The site has had less success in recent years and currently hosts less discussion than at its peak as developers have moved from forums to weblogs. Due to this, Advogato has added a syndication feature that includes the weblogs of its current certified developer base.

==Activism in GPL-licensed software and encryption legislation==
Levien played a small part in precipitating the relaxation of the US crypto export legislation, by filing for a Commodities Jurisdiction Request for a T-shirt containing an implementation of the RSA encryption algorithm, in four lines of Perl.

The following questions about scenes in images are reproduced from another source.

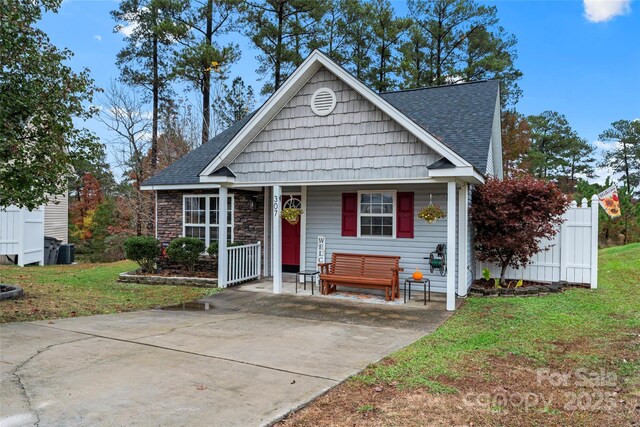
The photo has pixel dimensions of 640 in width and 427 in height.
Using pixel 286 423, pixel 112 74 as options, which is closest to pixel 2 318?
pixel 286 423

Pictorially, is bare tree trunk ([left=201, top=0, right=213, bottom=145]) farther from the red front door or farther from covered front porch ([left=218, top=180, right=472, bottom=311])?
covered front porch ([left=218, top=180, right=472, bottom=311])

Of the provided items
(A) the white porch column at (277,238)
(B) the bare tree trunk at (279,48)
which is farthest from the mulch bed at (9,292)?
(B) the bare tree trunk at (279,48)

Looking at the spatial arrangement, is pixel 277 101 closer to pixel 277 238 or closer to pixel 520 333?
pixel 277 238

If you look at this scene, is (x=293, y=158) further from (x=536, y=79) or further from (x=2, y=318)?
(x=536, y=79)

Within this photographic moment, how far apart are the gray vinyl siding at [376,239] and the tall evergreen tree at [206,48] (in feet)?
40.4

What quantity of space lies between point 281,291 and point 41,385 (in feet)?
18.8

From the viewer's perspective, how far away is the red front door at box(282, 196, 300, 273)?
11.1m

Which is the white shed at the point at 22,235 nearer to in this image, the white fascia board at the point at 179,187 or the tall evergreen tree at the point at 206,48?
the white fascia board at the point at 179,187

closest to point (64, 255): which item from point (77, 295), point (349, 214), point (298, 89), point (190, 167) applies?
point (190, 167)

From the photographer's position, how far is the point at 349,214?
400 inches

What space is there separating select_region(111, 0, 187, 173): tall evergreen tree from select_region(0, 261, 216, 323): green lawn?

At the time (1995), the code on the T-shirt would have been regarded as a munition by the United States and other NATO governments.

ZD-Net's Interactive week summarised the issue that patents pose to the free software community:

Levien recognizes the paradox: On one hand, he made money from forcing everyone who used his patented ideas to give him royalties. On the other, he shared the source code of several programs and recognized how the cooperation helped him and others. The two models were in conflict.

As a resolution to this conflict, in March 2000, Levien made a patent grant of his patent portfolio to the GPL community.

==Personal life==
He is divorced, with two sons: Alan and Max. He is a member of the Berkeley Monthly Meeting of the Religious Society of Friends (Quakers). In the book TeX People: Interviews from the world of TeX, Levien notes, "I was born in Enkhuizen, the Netherlands, and moved to Virginia when I was three, so I don't really speak Dutch or anything but I do find myself with a liking for herring."

==Bibliography==
- Raph Levien (2004). Attack Resistant Trust Metrics. Early draft of abandoned PhD manuscript.
- Raph Levien (2007). Lessons From Advogato (video) (abstract). Google Tech Talks, June 25, 2007.